Every time I voiced an opinion, spoke out for something I believed in, or questioned the wisdom of what I was told to do, I got a whack on the head for my troubles. That was the reward for saying something that wasn’t ‘politically correct’.
Of course, it wasn’t a whack with a large, padded hammer. That may have been preferable. No, I was told I was “going offside”, I was warned that it was a “career limiting act”. I was excluded from meetings. I was even banned from speaking to people outside of our division. Yes, even people who worked for the same company.
And the whack hurts. It’s bewildering, upsetting, confusing. So each time I would put on some armour to protect from getting hit again. Only there seemed to be lots of different ways of getting whacked, for all sorts of different things. So I had to put on lots of different bits of armour, to deaden the force of the blows.
“Oh well,” I’d say to myself,”that’s just part of working for a large corporate. It’s can be brutal at times.”
When you leave and start to work outside the corporate bubble, you find that it’s not like ‘Whack-a-Mole’ at all. People have no reason to hit you over the head. They are not trying to control you, they are not trying to force you to behave in a certain way. They are trying to get stuff done. They want you to help them, and bring all of your talents and abilities to bear on their challenges.
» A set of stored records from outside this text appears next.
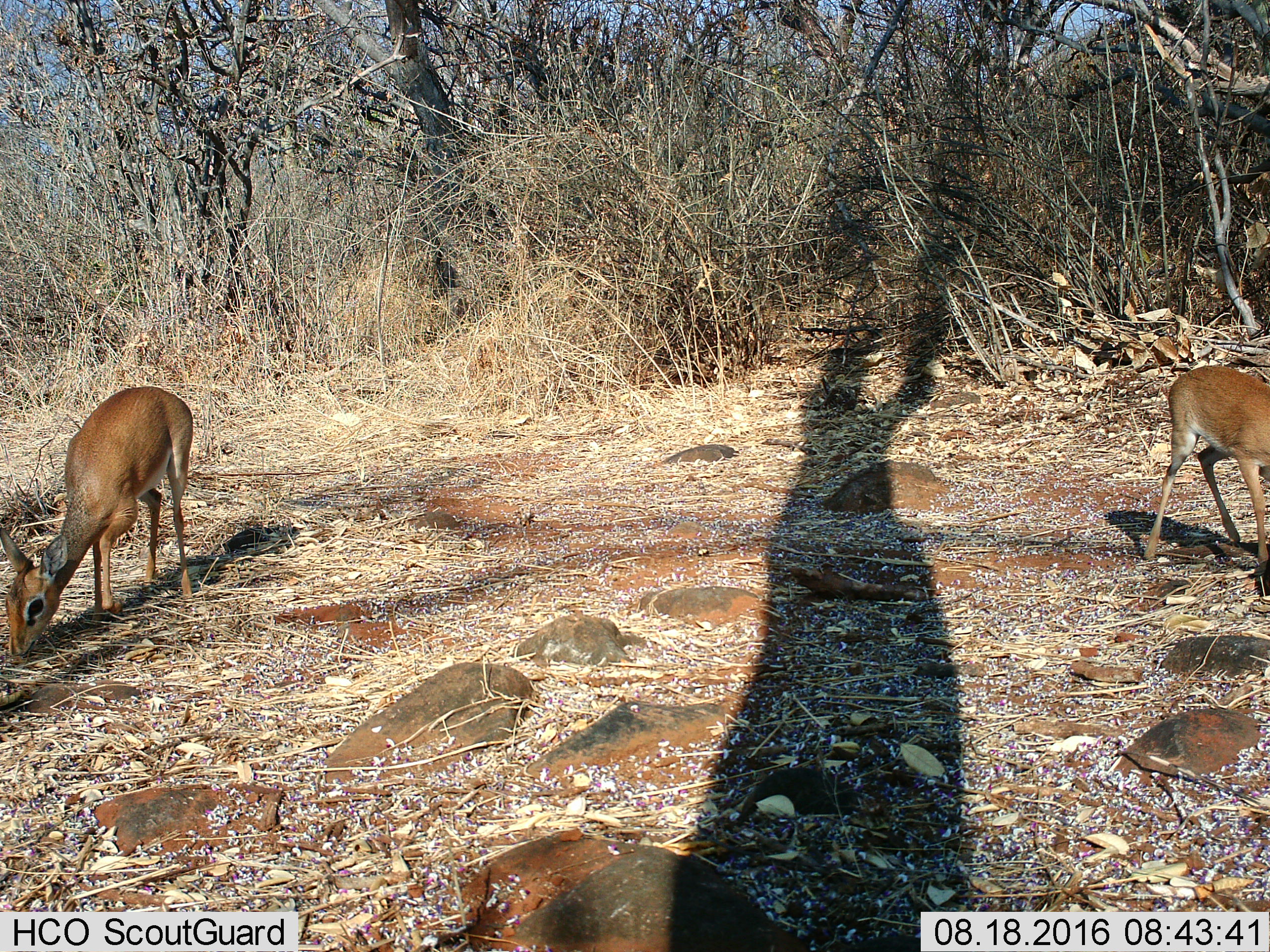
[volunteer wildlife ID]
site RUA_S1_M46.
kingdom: Animalia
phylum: Chordata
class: Mammalia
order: Artiodactyla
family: Bovidae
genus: Madoqua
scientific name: Madoqua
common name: dik-dik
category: dikdik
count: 2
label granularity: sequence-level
That’s when the armour becomes a problem. It’s not just protecting you from getting hurt, it’s concealing you, it’s disconnecting you from the people and the world around you. People can’t see who you really are, they can’t connect with you, so they choose others to work with.
You see, in corporate life it makes sense to hide in your hole and only show yourself occasionally, so you don’t get whacked too often. But outside, after the Mothership, you have to show yourself all the time, so that people can see who you really are and connect and build a relationship with you. All that armour just gets in the way. It’s got to go.
Of course, it’s really hard to shed. It’s your protection, it makes you feel safe, it’s your comfort zone. You believe that if you if you take it off, you will get whacked again. You fear exposing the real you, being vulnerable, because then people can hurt you. But the truth is that they are more likely to want to help you than to attack you. They are more likely to respond to you with love than with hurt.
You see, you’ll find that after the Mothership, life changes. The game’s not ‘Whack-a-Mole’ anymore. Now you’re playing ‘Help your Neighbour’ and you have lots of new friends to play it with.